Although Swedish and international commerce is filled to the brim with companies using the franchise method, it is frequently misunderstood. Therefore, we will clarify some of the concepts, from two perspectives.
The Franchisor’s perspective
It is common for the leader of a stable and profitable business to want to expand further and let the business grow. It could involve setting up a new store, factory or a new office. In many cases, this entails investing in a new place and letting an employee run the new venture.
For the one who wishes to expand, franchising offers a possibility to expand your business without making the investment yourself or having staff liability etc. Through packaging and offering your business idea to others, the owner can expand by means of franchisees that pay a fee for the access to the business idea and concept. This way, the franchisor can expand and/or protect the distribution of her products and/or make money solely from leasing the business idea. The franchisor can earn in several ways
- Entry-fee, an initial fee when the franchisee starts
- Franchise-fees or renting the business concept
- Mark-up on goods or services
- Taking a share of provisions and other earnings.
It is the franchisor that owns the business concept and offers it for rent to others.
The franchisee’s perspective
One who wants to start their own business can of course start from scratch and make their own mistakes. Alternatively, they rent a finished and demonstrably successful business concept. Franchising can be described as renting a tried and tested business concept, complete with instructions and continual guidance on running the business.

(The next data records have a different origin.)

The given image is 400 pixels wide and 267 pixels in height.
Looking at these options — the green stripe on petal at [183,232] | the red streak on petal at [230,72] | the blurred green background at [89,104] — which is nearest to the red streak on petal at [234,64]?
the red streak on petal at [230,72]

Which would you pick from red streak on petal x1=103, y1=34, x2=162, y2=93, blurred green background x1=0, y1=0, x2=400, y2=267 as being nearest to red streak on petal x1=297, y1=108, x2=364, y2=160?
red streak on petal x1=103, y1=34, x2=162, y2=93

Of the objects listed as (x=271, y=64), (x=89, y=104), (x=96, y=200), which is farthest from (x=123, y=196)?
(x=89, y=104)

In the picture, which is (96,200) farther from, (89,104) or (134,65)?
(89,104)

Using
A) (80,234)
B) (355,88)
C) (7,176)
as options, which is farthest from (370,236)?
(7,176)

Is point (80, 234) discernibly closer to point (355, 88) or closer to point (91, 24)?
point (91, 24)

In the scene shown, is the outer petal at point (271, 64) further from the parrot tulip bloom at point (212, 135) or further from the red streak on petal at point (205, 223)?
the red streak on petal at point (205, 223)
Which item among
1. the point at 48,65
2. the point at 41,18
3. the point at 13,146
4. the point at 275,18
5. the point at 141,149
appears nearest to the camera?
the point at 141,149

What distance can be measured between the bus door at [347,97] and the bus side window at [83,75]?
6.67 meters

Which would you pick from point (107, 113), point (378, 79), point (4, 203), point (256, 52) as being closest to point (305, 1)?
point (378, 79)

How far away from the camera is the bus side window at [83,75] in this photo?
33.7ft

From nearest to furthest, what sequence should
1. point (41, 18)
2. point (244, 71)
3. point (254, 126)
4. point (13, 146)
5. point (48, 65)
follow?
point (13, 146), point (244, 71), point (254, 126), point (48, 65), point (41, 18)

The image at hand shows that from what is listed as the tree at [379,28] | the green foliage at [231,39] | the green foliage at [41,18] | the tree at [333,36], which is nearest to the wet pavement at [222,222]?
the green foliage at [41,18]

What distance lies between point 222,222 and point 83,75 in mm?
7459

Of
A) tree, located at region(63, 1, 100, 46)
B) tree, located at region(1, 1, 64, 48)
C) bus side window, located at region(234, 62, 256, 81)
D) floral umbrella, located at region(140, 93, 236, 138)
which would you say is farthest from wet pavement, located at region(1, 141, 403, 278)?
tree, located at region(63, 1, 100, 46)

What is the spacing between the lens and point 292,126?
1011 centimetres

It can also involve complementing ones business with an new business concept. A chain of restaurants might want to complement itself with fastfood-franchise. An insurance company might want to expand its product portfolio and rents a concept of another insurance company.
Franchising is also a mode of cooperation between independent parties. The one, the franchisor, owns a successful business concept and leases it to a franchisee. A second, the franchisee, has her own company rents the concept of another, and forms a link in a chain that uses the same business concept.